Giorgio Montanini in Reloaded: per far ridere mi basta una cassetta di frutta

"Il mio show contro l’individualismo e l’ignavia. Non siamo più umani"

Giorgio Montanini

Giorgio Montanini

Milano, 31 luglio 2022 -  Quanta verità siete in grado di accettare? Perché con Giorgio Montanini il rischio è quello: di sentirsi dire in faccia come stanno le cose. Poi certo, le risate. Molte. Ma anche la furia di raccontare un mondo che si sta perdendo da qualche parte. Come succede in "Reloaded", mercoledì alle 21 all’Arena Milano Est del Martinitt. Un assolo del comico marchigiano. Fra i pochi (pochissimi) veri rappresentanti della stand-up comedy in Italia. Montanini, ci racconti di "Reloaded". "È il nuovo spettacolo, quello che farò poi girare in inverno. Il materiale è totalmente inedito. Lo propongo in una sorta di anteprima, dopo un anno senza tournée perché ero impegnato con il cinema".

Di cosa parla?

"Di tutto quello che sta accadendo nell’ignavia. Stiamo perdendo identità come esseri umani e viviamo un momento storico in cui è difficile riconoscere chi abbiamo di fronte. La sinistra ad esempio è diventata il referente del capitalismo mondiale, è molto più di destra della destra. Ma parlerò anche del politicamente corretto, di questo linguaggio inclusivo che diventa una questione del tutto formale visto che la sostanza non cambia. Il maschilismo è sempre lo stesso, i femminicidi non si contano, mentre i trans sono costretti a battere perché nessuno offre loro un posto di lavoro. Vorrei che insomma alla forma si accompagnasse un intervento sulla sostanza. È un problema culturale".

Stiamo andando alla deriva? "Sì, di corsa contro un muro a 200 all’ora. Il sistema è fallito eppure continuiamo a inseguire gli obiettivi di una manciata di imbecilli. Non ci comportiamo più come esseri umani".

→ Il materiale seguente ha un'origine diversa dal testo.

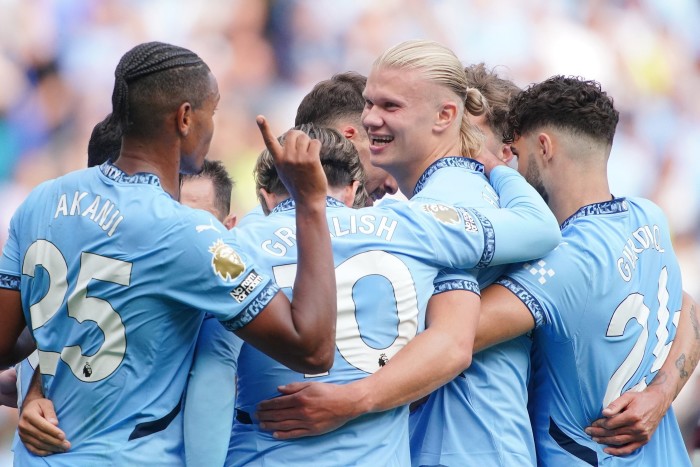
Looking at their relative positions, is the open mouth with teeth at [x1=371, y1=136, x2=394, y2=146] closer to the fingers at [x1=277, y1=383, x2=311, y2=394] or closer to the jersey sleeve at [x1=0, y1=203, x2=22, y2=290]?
the fingers at [x1=277, y1=383, x2=311, y2=394]

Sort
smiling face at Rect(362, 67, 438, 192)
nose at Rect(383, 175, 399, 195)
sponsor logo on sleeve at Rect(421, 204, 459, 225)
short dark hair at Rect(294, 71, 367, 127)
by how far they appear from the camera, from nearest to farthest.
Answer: sponsor logo on sleeve at Rect(421, 204, 459, 225) < smiling face at Rect(362, 67, 438, 192) < short dark hair at Rect(294, 71, 367, 127) < nose at Rect(383, 175, 399, 195)

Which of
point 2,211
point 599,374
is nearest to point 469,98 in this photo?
point 599,374

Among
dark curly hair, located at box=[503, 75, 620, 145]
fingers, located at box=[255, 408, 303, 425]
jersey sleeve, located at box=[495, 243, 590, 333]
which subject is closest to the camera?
fingers, located at box=[255, 408, 303, 425]

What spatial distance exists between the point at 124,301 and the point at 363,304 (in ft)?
2.47

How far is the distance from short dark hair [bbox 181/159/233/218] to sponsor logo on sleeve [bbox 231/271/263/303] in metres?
2.00

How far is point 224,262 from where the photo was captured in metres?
2.79

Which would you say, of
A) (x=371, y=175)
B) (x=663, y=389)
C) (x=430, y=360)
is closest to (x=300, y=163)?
(x=430, y=360)

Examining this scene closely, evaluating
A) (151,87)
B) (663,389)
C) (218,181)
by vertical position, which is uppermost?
(151,87)

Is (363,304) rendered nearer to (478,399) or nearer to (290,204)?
(290,204)

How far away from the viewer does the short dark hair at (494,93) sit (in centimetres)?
440

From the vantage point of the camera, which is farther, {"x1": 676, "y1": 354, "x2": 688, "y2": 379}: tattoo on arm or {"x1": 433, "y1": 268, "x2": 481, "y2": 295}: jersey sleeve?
{"x1": 676, "y1": 354, "x2": 688, "y2": 379}: tattoo on arm

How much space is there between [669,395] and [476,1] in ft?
18.1

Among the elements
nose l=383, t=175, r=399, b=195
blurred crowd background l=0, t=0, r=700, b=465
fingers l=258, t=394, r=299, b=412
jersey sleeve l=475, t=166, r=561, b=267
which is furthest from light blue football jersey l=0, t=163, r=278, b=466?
blurred crowd background l=0, t=0, r=700, b=465

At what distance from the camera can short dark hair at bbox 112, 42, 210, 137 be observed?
2.92m
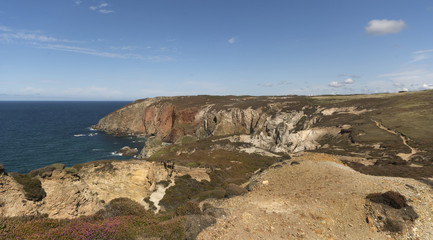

Difficile non pensare a quello che è successo a Civitanova.

"Vicino a casa mia. E considera che noi abbiamo già avuto casi simili a Fermo e a Macerata, in una regione che non ha il problema dell’immigrazione, perché chi dice il contrario mente. Mi domando come sia possibile questa brutalità, con la gente intorno che riprendeva col telefonino invece di intervenire. Una cosa surreale, distopica. Fingiamo di interessarci agli altri ma in realtà non ce ne frega nulla. E fare un video di un cane che fa la capriola o di uno che ammazza una persona è diventata la stessa cosa. Per questo non mi faccio più fregare".

Da cosa?

"Dai programmi. Da un sistema criminale che spinge il mondo verso l’individualismo e il rancore. Il capitalismo ha fallito ma fingiamo che ogni giorno non si creino ingiustizie e diseguaglianze".

In tv viene considerato scomodo.

"Sono scelte editoriali. Come all’epoca fu una scelta editoriale della Rai non registrare i concerti italiani dei Beatles, perché dicevano che sarebbero durati tre mesi. È quella cosa lì. Non è censura. Ma certo sono stato cacciato via più volte di Luttazzi e Guzzanti messi insieme".

Tutti dicono di fare stand-up ma in realtà se ne vede poca in giro.

"È così, un’etichetta. Ma se si guarda la tradizione anglosassone, i comici nascono nei live, poi passano alla tv e alla fine arriva il cinema, dove vengono chiamati come attori drammatici, non certo a fare le scorregge con l’ascella. Solo io qui ho fatto questo percorso. Eppure perfino a Zelig qualcuno dice di fare stand-up. E non vedo nemmeno grandi professionisti fra i nuovi comedian. Mi sembrano solo in cerca del successo".

Anche lei ne ha parecchio.

"Ma non l’ho cercato. A me basta una cassetta della frutta: la giro e inizio a fare spettacolo". Cosa la diverte ancora?

"La vita. Nonostante tutto mi fa sempre ridere".